Sterling to stay low for forseeable future, say long-term forecasters
July 26, 20171.3K views0 comments
Sterling is set to stay low for the long-term, as major investment managers see no reason for the currency to recover in the years to come.
A weak pound should be good for exports – though the impact is coming through only slowly – but means the recent surge in inflation as imported goods become more expensive will also not be unwound.
Analysts at Northern Trust Asset Management, which looks after almost $1 trillion of assets for investors, made the prediction in their forecasts for global trends over the next five years.
“We are not necessarily expecting a significantly appreciative pound,” said Wayne Bowers, the US firm’s chief executive and chief investment officer for the European, African and Asia-Pacific regions.
“In the [Brexit] negotiation itself, we think the pound will be under pressure.
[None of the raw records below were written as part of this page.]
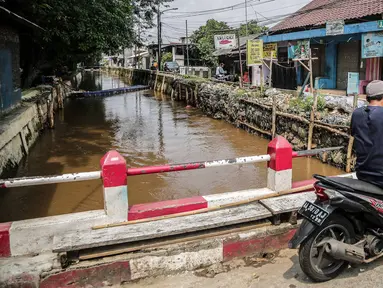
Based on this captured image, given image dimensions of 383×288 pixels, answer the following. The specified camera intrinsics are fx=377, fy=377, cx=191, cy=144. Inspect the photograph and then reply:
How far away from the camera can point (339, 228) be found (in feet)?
11.5

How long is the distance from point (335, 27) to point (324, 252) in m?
13.6

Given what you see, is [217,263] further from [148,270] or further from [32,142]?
[32,142]

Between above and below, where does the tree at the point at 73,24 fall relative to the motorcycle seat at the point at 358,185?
above

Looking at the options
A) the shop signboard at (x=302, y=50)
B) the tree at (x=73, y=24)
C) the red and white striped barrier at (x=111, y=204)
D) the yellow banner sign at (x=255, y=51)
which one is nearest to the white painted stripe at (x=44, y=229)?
the red and white striped barrier at (x=111, y=204)

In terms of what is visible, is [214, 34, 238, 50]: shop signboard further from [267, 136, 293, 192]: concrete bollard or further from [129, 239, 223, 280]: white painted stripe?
[129, 239, 223, 280]: white painted stripe

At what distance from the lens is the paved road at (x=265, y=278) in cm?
357

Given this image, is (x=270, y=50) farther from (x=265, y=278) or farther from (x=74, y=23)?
(x=265, y=278)

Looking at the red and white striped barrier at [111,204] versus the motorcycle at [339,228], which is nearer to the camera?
the motorcycle at [339,228]

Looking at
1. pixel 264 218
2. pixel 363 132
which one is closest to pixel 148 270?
pixel 264 218

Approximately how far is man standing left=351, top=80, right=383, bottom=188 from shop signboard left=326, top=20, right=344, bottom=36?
1270 centimetres

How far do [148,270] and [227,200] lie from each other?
129cm

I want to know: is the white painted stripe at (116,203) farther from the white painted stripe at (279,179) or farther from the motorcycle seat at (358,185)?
the motorcycle seat at (358,185)

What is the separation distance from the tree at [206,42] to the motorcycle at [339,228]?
30.1 metres

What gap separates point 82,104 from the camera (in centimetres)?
2612
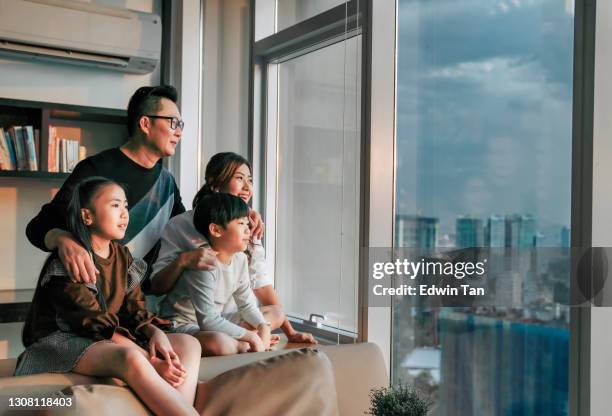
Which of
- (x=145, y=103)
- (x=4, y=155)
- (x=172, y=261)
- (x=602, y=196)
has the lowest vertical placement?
(x=172, y=261)

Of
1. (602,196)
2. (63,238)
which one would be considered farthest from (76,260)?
(602,196)

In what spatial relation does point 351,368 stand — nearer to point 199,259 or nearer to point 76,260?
point 199,259

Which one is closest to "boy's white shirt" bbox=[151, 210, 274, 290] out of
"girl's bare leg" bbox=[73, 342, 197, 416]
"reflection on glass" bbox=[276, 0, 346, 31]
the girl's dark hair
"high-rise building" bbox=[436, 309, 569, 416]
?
the girl's dark hair

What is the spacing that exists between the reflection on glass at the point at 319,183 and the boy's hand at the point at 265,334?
0.44 meters

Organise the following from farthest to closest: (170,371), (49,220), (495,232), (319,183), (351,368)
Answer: (319,183) < (495,232) < (351,368) < (49,220) < (170,371)

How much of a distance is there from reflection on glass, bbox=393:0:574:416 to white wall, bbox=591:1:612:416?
0.10 metres

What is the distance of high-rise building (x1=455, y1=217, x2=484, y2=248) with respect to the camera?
2234mm

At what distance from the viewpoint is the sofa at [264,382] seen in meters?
1.50

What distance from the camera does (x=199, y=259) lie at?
2.08m

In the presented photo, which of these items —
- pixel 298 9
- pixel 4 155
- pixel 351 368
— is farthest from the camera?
pixel 4 155

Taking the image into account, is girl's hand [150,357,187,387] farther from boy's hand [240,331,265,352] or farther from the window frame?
the window frame

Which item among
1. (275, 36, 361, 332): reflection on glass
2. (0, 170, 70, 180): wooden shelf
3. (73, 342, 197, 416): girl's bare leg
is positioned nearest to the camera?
(73, 342, 197, 416): girl's bare leg

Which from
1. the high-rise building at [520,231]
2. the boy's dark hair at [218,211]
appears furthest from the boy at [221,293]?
the high-rise building at [520,231]

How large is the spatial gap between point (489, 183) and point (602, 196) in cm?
38
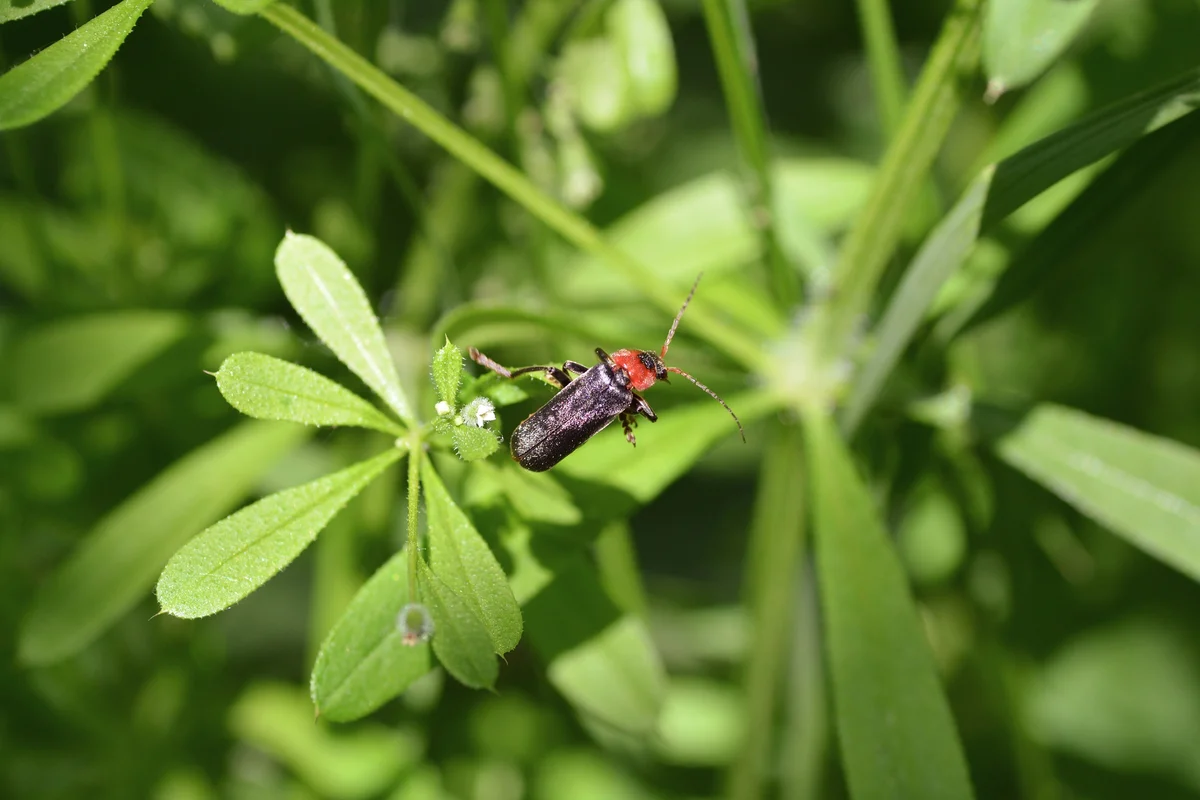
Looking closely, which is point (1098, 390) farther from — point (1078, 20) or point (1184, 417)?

It is very difficult to see in the next couple of years any reason why you would want to build a positive position in the pound,” he said, predicting the currency will follow a trajectory that is “flat to down”.
He believes this should have some positive implications for the economy, however, and that investors will not shun the UK.
“I think that has certainly protected and helped growth within the UK,” he said, praising British companies for being particularly innovative, seeking new markets around the globe in sectors from education and finance to engineering and medical science.
“There are reasons why you’d want to own UK stocks – you want to take advantage of export-driven growth, the level of IP created in the UK, the low level of corporation tax rates, the re-domiciliation of corporate activity into the UK which we think will continue.”
Asset managers typically only publish relatively short-term predictions, but the outlook from Northern Trust tries to predict big trends over the next five years.
Its asset management staff have also seen a sharp increase in the number of big global investors asking for their UK assets to be ring-fenced from their other European investments.
Between 30pc and 40pc of the investors, predominantly major global players such as sovereign wealth funds, have rearranged their portfolios so they can see the UK element more clearly, recognising Britain’s break with the EU.
“That doesn’t necessarily mean they are going to reduce it, but it recognises that they may want to either increase or decrease [asset allocation] without impacting their broader European exposure,” said Mr Bowers.
“We cannot extrapolate that the next move would be out of the UK, as there are attractive reasons why you’d want to own UK stock.”
He did note that the asset manager saw similar moves after the financial crisis when investors were cautious about holding assets in financial services firms.
At that time investors sold off their holdings in finance companies, but later bought back into the stocks and bonds and have now re-incorporated them back into their wider investment portfolios, ending their earlier segregation.